About halfway through the arguments, Justice Clarence Thomas said he was “still confused,” and Justice Ketanji Brown Jackson said she was “thoroughly confused.” And Justice Samuel A. Alito Jr. told a lawyer he was “completely confused by whatever argument you’re making at the present time.”
Congressional intent
Eric Schnapper, the attorney for the attack victim’s family, told the justices that internet companies have devised practices that don’t fall under the liability protections of Section 230, such as the algorithms that show thumbnails of other content posted on the site.
“The industry has to go back to Congress and say ‘we need you to broaden the statute because you wrote this to protect chat rooms in 1996, and we want to do something that doesn’t fit within the statutes,’” Schnapper said.
Stewart argued for the justices to find a definition of the law that keeps “the distinction between liability for the content and liability for the platform’s own choices” as it prioritizes or recommends content. “Congress didn’t create anything resembling an all-purpose immunity,” Stewart said.
However, Chief Justice John G. Roberts Jr., pointed out that claims in this case under the Antiterrorism Act would be “just a tiny bit of all the other stuff” that social media companies would face in court under that reading of the law, including antitrust, defamation, discrimination and other claims.
Lisa S. Blatt, an attorney for Google, argued that weakening the liability protections for internet companies would go against what Congress meant when it wrote Section 230. With weaker protections, websites would either never police any of its content, or take almost every objectionable post down, Blatt said.
Blatt called that a “Truman Show versus a horror show” scenario, where the internet would contain “only anodyne, cartoon-like stuff that’s very happy talk and otherwise you just have garbage on the internet.”

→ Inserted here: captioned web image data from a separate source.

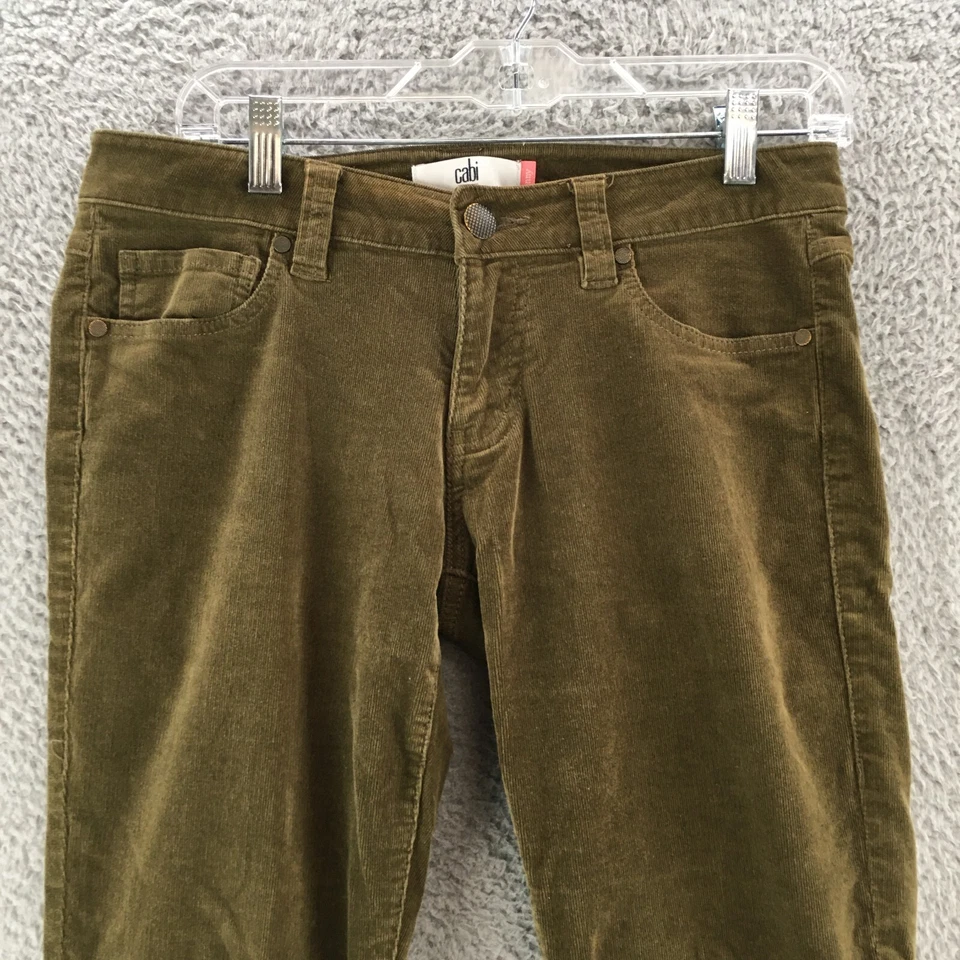 Pantalones de pana ajustados al tobillo Cabi para mujer 6 verdes tiro bajo cremallera botón mosca 5 bolsillos Foto 2 de 4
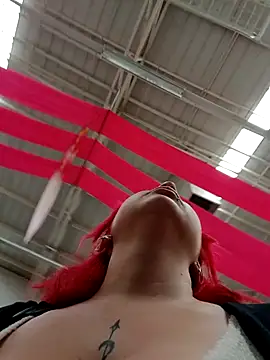 Snapshot of madelaine- chatting on February 12, 2025, 7:02 pm madelaine- online show from February 12, 2025, 7:02 pm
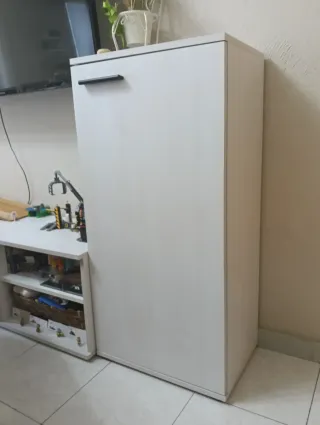 Mobili da salone. Vetrinetta appesa e mobiletto.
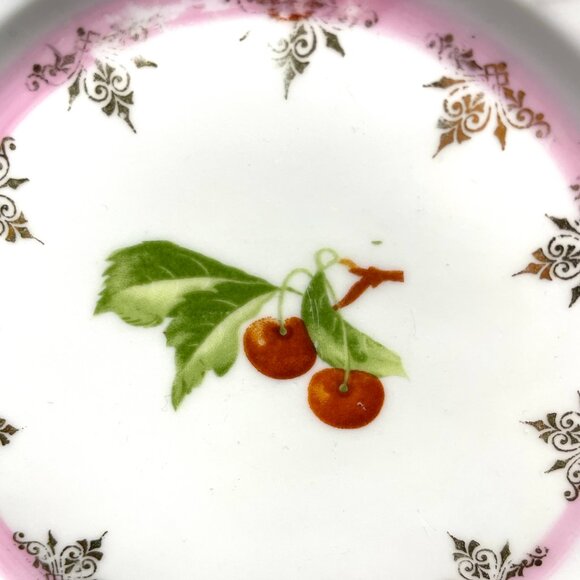 Set of 5 Vintage RS Prussia Dessert Saucers Cherry Design (4 Good + 1 Damaged) - Picture 6 of 10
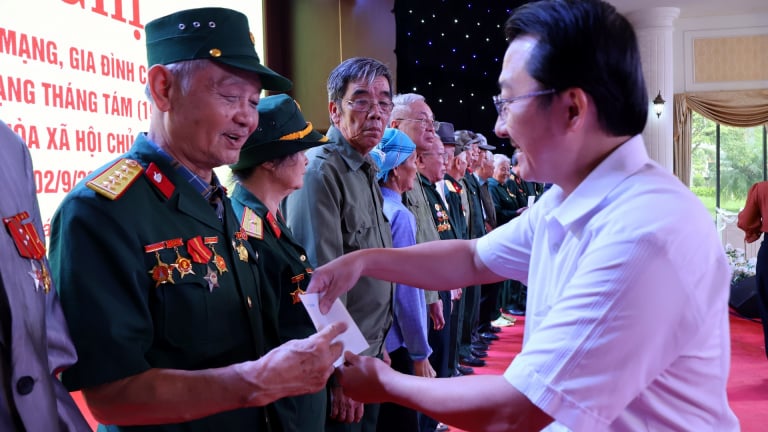 Nông thôn Tây Bắc: Cảm động cuộc gặp mặt người có công, gia đình chính sách tiêu biểu ở Lai Châu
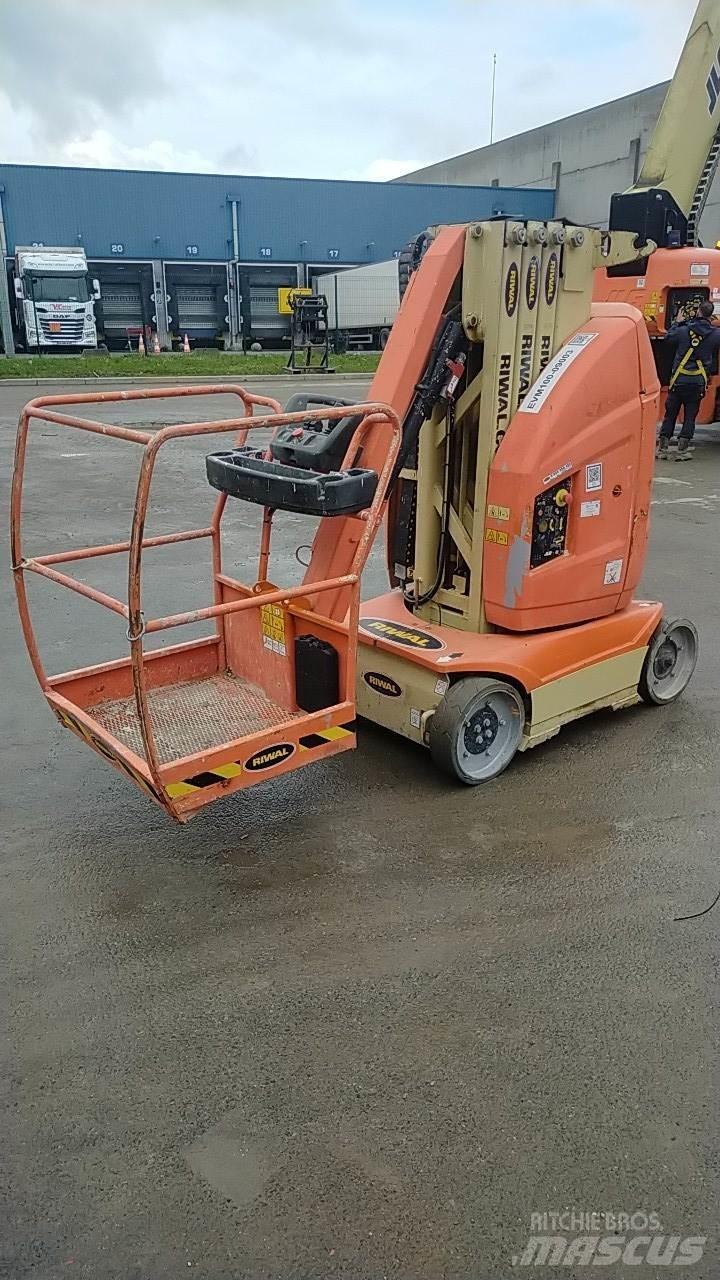 JLG T10E Други вишки и платформи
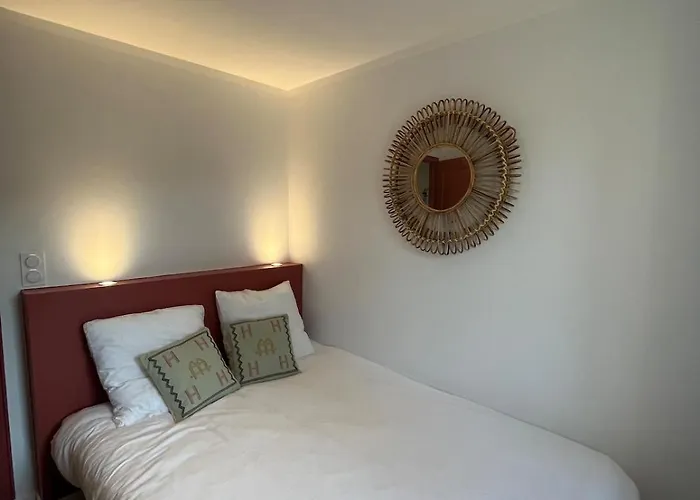 La Maison Du Pin Ferienhaus Les Salles-de-Castillon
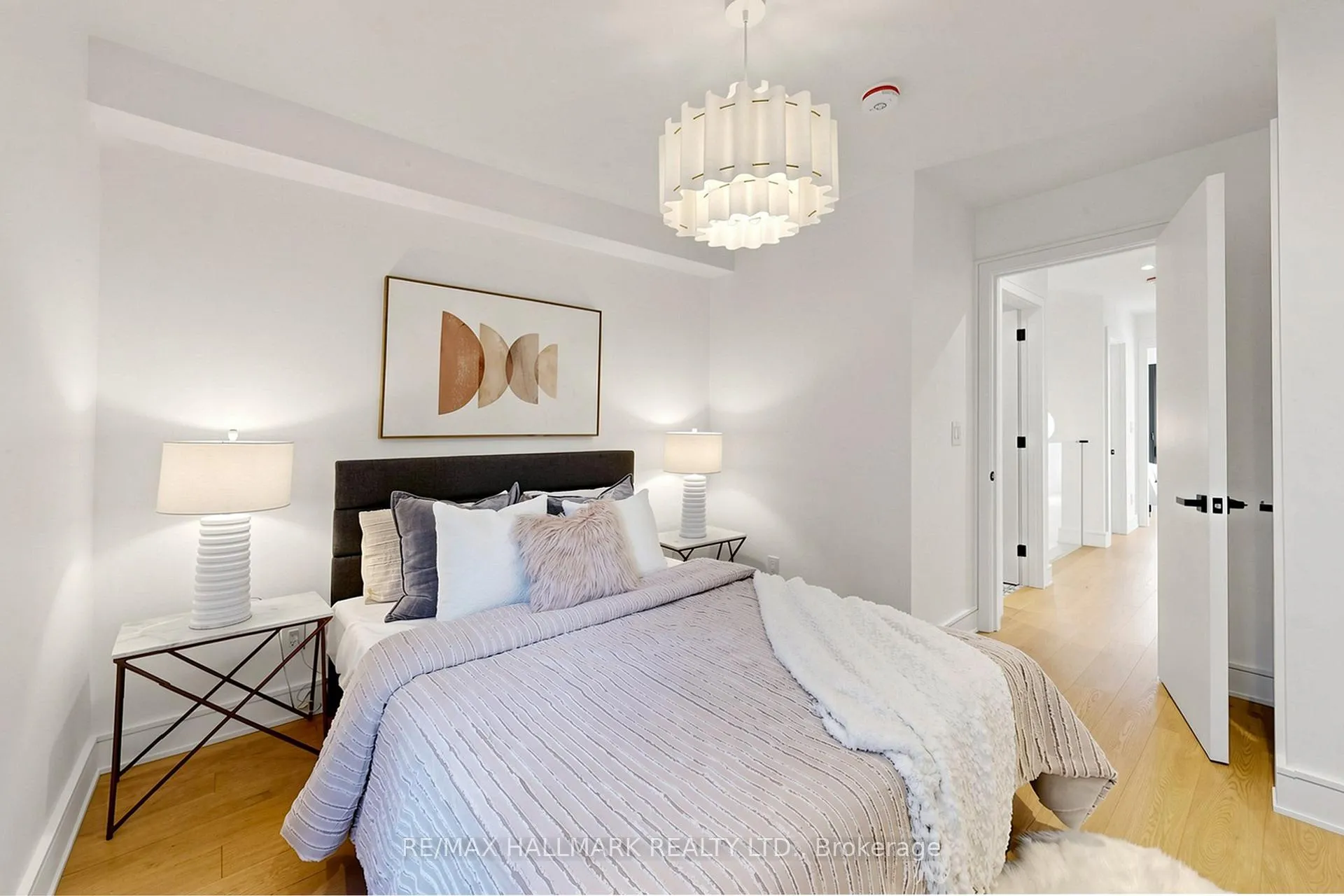 Photo 23 of 207 Victor Avenue, Toronto, North Riverdale — HOMEH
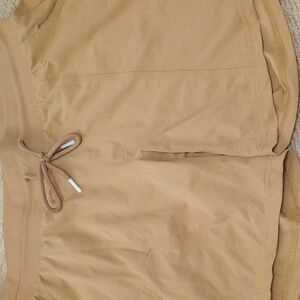 🎆2/$20 NWOT ZYIA ACTIVE Caramel Women's Active Shorts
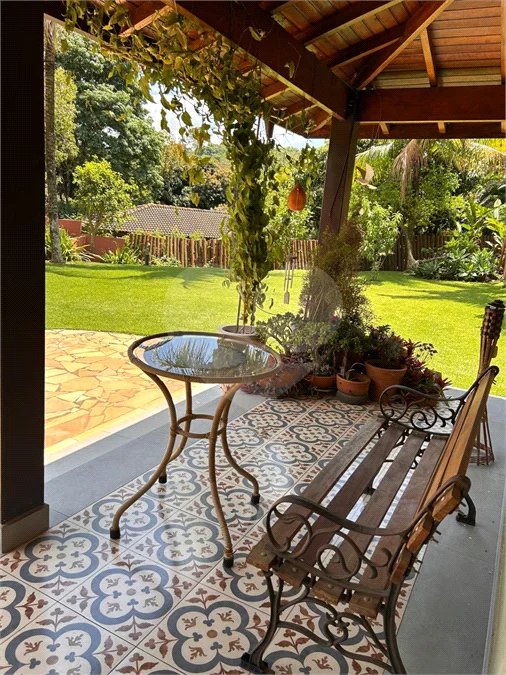 Casa para Venda ou Locação com opção de estar mobiliado no Condomínio Recanto Florido – Vinhedo/SP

Jackson responded that Google’s view of the law “seems to bear no relation in my view to the text of the statute,” and that it seems to be “exactly the opposite of what Congress intended in the statute.”
The justices will hear oral arguments Wednesday in a separate case from Twitter, which seeks to escape legal liability under the Antiterrorism Act, although that case does not explicitly hinge on Section 230.
Congress last addressed Section 230 in 2018 when it passed a law that limited online companies’ immunity from suit when dealing with sex trafficking. Over the past few years, bipartisan groups of lawmakers have sought to rein in companies’ legal immunity under Section 230 but have yet to pass legislation on the issue.
Broad talks have typically broken down on partisan lines, with Republicans focused on alleged political censorship and Democrats concerned over misinformation online.